Published: February 2006

AI Article Synopsis

  • The study examined how low levels of formaldehyde affect human intestinal epithelial cells (HT-29)
  • After 24 hours of exposure, key proteins like actin, tubulin, and various cytokeratins showed no change, but cellular structure was altered in just 60 minutes.
  • Rapid changes in protein phosphorylation were observed within 15 minutes, indicating that formaldehyde can quickly trigger significant signaling pathways that may change epithelial cell function.

Article Abstract

We investigated the potential pathophysiological role of non-lethal formaldehyde concentrations on human intestinal epithelial HT-29 cells. Expression levels of actin, tubulin and detectable cytokeratin isoforms 5, 13, 18, 19 and 20 were not affected after 24h of exposure to 1mM formaldehyde.
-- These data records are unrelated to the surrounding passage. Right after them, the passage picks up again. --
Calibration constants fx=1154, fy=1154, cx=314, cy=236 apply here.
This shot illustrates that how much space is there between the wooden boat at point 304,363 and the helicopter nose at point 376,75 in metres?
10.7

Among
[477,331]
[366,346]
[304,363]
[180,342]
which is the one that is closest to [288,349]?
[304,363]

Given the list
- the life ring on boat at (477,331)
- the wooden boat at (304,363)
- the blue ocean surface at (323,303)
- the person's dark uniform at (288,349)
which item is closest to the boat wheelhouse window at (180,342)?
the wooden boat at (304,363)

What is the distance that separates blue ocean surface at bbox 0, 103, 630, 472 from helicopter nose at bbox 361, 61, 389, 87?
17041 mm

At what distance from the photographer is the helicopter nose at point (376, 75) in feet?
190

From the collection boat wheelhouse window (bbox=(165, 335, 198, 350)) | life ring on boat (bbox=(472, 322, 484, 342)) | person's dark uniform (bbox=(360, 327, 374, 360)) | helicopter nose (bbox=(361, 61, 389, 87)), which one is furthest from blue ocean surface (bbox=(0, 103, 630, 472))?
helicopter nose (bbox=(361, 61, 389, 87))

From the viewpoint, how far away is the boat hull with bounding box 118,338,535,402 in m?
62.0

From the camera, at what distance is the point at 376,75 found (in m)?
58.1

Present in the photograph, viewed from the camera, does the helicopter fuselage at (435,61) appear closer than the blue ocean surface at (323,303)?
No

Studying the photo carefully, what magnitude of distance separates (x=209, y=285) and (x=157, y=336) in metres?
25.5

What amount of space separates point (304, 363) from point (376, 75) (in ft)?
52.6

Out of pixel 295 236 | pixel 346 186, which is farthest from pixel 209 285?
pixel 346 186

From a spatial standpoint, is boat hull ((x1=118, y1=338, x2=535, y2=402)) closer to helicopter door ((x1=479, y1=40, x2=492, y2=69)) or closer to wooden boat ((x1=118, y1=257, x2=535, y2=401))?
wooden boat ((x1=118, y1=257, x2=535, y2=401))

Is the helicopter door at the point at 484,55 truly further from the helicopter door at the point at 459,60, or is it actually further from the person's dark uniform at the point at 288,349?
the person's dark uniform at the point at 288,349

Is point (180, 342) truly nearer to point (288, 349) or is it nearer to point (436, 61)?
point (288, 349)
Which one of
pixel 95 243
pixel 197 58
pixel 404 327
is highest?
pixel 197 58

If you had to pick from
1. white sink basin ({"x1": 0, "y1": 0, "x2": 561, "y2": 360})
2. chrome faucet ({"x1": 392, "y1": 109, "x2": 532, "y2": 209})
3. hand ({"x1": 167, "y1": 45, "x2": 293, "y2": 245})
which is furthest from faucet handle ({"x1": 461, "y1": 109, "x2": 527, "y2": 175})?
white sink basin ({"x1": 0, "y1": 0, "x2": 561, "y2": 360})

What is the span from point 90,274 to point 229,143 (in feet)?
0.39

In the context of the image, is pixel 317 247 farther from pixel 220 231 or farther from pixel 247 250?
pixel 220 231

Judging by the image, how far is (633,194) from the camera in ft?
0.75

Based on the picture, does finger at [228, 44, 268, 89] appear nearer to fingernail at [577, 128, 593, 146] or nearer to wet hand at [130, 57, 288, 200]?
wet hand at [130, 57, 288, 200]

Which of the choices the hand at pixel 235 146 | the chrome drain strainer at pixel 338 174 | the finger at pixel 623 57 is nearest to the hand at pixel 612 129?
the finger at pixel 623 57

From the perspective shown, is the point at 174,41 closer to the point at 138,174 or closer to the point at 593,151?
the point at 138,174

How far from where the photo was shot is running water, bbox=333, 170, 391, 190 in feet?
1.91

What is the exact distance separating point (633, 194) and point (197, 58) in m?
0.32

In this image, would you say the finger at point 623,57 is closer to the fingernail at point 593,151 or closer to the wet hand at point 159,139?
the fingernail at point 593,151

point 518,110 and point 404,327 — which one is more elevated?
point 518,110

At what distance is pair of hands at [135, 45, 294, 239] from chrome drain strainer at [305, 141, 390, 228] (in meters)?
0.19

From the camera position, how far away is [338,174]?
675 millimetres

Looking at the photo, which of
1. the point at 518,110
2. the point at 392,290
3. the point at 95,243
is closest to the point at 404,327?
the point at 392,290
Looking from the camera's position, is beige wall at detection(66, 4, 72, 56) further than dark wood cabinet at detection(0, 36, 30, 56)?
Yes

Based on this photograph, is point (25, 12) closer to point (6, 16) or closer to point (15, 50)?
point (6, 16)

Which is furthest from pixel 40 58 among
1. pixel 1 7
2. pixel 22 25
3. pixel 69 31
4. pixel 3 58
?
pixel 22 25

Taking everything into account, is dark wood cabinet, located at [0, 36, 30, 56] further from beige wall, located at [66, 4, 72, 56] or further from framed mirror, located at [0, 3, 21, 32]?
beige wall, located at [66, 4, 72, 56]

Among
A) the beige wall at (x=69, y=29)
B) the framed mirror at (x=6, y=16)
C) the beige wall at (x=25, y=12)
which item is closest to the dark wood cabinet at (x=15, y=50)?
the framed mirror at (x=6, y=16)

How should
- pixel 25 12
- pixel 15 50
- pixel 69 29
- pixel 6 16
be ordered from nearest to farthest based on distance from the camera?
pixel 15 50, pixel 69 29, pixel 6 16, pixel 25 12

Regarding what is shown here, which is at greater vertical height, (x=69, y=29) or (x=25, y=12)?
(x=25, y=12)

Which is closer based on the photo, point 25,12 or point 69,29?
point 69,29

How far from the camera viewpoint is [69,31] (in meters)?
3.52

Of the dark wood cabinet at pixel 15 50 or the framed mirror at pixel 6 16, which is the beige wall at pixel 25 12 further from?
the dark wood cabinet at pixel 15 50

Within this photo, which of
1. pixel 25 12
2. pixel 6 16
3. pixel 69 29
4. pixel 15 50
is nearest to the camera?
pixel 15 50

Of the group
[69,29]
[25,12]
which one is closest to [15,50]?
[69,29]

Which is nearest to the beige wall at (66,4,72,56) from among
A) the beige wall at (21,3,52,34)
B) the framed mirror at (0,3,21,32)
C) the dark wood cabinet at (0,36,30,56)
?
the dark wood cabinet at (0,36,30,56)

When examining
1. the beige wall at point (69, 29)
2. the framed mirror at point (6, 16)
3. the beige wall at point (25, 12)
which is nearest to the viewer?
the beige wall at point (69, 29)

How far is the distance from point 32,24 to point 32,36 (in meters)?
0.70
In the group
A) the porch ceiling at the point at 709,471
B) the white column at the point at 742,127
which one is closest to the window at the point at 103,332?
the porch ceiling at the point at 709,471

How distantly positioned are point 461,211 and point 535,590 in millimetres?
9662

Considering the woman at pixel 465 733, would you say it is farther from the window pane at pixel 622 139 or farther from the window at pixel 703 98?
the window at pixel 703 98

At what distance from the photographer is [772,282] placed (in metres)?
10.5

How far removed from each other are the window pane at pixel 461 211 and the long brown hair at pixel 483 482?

By contrast, cellular organization of cytoskeletal constituents was already changed after 60 min. Within 15 min, formaldehyde induced profound tyrosine phosphorylation of the focal adhesion protein paxillin and of proteins at about 120-130 kDa. Concomitantly, phosphorylation of ERK-1/2 and p38 MAP kinase occurred. Paxillin was not only tyrosine phosphorylated but underwent a sustained molecular weight shift representing serine/threonine phosphorylation that was independent of MAP kinase activity and EGF-R-mediated signalling. Our data show that exposure of intestinal epithelial cells to low-dose formaldehyde is followed by rapid and profound signalling events. The data suggest a modifier role of environmental or endogenous formaldehyde for epithelial cell functions.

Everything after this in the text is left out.